Before I get into lessons learned and all that, passport privilege is real. When I visited Glasgow a few months ago, I almost headed into the longer line snaking out of the entryway, and then glanced at the conspicuously shorter US/Canada line that did not require a visa of its passport holders. For such dignities, I’m grateful.
As an unabashed admirer of the West, words come easy when thinking about the exceptionalism, cultural assimilation, superior institutional standards, and meritocracy of these lands. So it gives me no pleasure to note (still as a relative outsider) the rapid deterioration of the West, almost entirely self-inflicted, and feel powerless when many have no cognizance of it.
- Rejection of what makes the West great: The US is still more religious relative to other Western countries that have long abandoned the vestiges of their great faith which shaped, particularly in England, their identity, judicial system derived from Biblical case law, and conscientious application of justice, often at great cost. Historian Tom Holland, author of Dominion, says, “People in the West, even those who may imagine that they have emancipated themselves from Christian belief, in fact, are shot through with Christian assumptions about almost everything.. All of us in the West are a goldfish, and the water that we swim in is Christianity, by which I don’t necessarily mean the confessional form of the faith, but, rather, considered as an entire civilisation.”

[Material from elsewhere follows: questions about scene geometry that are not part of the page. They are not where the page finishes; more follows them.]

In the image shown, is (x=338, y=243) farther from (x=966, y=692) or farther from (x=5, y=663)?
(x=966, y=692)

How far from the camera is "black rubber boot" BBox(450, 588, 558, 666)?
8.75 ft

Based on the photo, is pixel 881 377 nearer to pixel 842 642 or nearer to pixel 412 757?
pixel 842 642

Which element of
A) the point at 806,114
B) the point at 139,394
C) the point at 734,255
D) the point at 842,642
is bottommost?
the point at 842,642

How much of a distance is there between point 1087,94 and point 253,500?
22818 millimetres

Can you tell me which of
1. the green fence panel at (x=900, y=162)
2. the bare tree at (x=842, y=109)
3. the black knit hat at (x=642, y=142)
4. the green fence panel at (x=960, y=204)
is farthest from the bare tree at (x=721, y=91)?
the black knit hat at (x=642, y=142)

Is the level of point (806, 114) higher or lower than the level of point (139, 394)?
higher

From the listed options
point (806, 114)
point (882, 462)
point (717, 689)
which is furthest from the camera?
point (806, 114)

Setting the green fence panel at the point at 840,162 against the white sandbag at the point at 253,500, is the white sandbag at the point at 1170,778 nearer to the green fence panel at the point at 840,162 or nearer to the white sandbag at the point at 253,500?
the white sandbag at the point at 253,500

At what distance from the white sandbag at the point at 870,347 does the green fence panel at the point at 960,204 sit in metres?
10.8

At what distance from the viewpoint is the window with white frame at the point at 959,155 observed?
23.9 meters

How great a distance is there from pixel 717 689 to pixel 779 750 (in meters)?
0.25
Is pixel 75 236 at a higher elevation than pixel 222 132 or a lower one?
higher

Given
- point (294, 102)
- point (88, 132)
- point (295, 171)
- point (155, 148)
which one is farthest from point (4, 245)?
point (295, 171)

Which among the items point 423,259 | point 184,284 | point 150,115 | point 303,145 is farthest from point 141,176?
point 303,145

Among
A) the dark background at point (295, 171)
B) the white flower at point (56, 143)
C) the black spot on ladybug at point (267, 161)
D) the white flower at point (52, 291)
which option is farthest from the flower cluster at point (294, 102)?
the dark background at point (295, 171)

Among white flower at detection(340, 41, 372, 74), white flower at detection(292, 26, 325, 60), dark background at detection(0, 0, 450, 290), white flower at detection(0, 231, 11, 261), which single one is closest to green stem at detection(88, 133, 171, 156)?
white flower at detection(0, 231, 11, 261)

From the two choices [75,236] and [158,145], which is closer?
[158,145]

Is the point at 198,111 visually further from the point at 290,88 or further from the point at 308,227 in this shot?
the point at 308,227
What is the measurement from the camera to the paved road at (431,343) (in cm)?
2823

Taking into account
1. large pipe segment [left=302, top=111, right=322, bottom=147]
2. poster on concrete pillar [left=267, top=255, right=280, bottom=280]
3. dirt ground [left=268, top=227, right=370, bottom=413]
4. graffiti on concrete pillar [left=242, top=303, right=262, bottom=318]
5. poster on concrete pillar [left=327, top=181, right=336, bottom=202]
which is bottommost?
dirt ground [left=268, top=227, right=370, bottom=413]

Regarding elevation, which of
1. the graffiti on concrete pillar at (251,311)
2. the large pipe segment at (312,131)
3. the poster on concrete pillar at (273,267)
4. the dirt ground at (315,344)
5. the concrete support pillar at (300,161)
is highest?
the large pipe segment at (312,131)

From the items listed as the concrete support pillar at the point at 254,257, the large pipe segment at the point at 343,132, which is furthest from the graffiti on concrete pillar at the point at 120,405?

Having discarded and now openly hostile to faith, citizens’ natural spiritual impulses are now recklessly attempted to be satisfied with nihilistic, self-mutilating activism.
2. The ‘no work is mean’ attitude: Coming from a highly classist society, I frequently reflected on the dignity rendered to all tasks and jobs, and found it moving in all my travels to the West. Man being made in the image of God, must surely, have been the underlying ‘assumption’, and its weight can sometimes be deeply appreciated, only through its contrast.
I loved my life in Mumbai and miss the hustle and hospitality of people there, but markers of distinct socio-economic layers ran across society. It was unspoken in many occurrences, overt in others, but there were parallel societal clusters who mingled but didn’t merge.
3. The inability to hash out differences: This one is a bit of a head-scratcher. I was an admirer of public discourse in the West, and viewed the rancorous interaction between politicians and reporters, even the onerous hair-splitting over policy matters, as proof of a transparent society that greatly valued individual liberties, consent of the governed, and a robust commitment to free speech. Increasingly, however, even highly accomplished and educated men and women, who should have been steeped in these values prefer confining themselves to their in-groups, will tolerate no threat to their worldview, and retreat at the first sign of conflict.
Instead of engaging with another viewpoint, being open to conviction, and willingly entreating opportunities for growth.
Sadly, professing Christians have not exemplified the standard. How evident was this during the lockdown years of 2020–21. Francis Collins, the then NIH Director, whom I admired fresh out of my Biotech Masters program as an example of a public witness to the critical and ethical thinking encouraged by Christianity, as applied to science, failed to reason together with those who consistently provided clear-eyed dissent.
4. The rise in lawlessness: Growing up in Mumbai, no matter where I went, my head (or is it neck) was on a swivel. I could not let my guard down, and I mostly looked forward to my US trips because I did not need to be scanning all directions, all the time. Women in the West come and go as they please, and have no sense of the queasy unease or the stomach pit when you have to push past lecherous hordes with their obscene gaze.
When ‘Defund the Police’ spread to Toronto, it was truly chilling and each time I walk past or read about locked merch, shuttered stores, needles and syringes, bus shelters taken over by tents, the alarming rate of suicidality, pro-Hamas intifada chanters, and violent offenders released after their 49th strike, I feel a soul-sickness looking on at the destruction of the last-standing bastion.
5. The reek of death: Perhaps, best symbolized by the wafting smell of weed as one drives downtown. Medical Assistance in Dying (MAID) according to an Oct 2023 Health Canada report* constituted 4.1% of all deaths in Canada in 2022, having grown by 30% over PY. The law is set to expand access to MAID for mental illness even if it’s the sole condition.
A culture of degrowth, decline, and death — how can it enjoin God to keep our land ‘glorious and free’?
6. The veneer of relationships: Much ink has been spilled lamenting the loss of friendships, increase in loneliness, and a perpetually online presence. Going from doing life with a community where people dropped in uninvited because they were in the area (they were not), were lavish with their time, and made it their business to know all about yours — the barren formality, revelling in its ‘niceness’ was a huge adjustment.
I’ve met genuinely well-meaning and compassionate people here, and experienced the kindness of strangers. It made overnight transition to a country, alone and with few connections, worthwhile. And so from within these fair lands, I hold out hope for a one — conscientious, chivalrous, with the ability and desire to hold conversations, even difficult ones, in person, and who rejecting the lull of the false bravado offered by the dating app culture, steps up to the plate.
Until the day that ‘swords are beaten into ploughshares, and spears into pruning hooks’, may the West be salt and light, a city set on a hill, and a respite in the storm.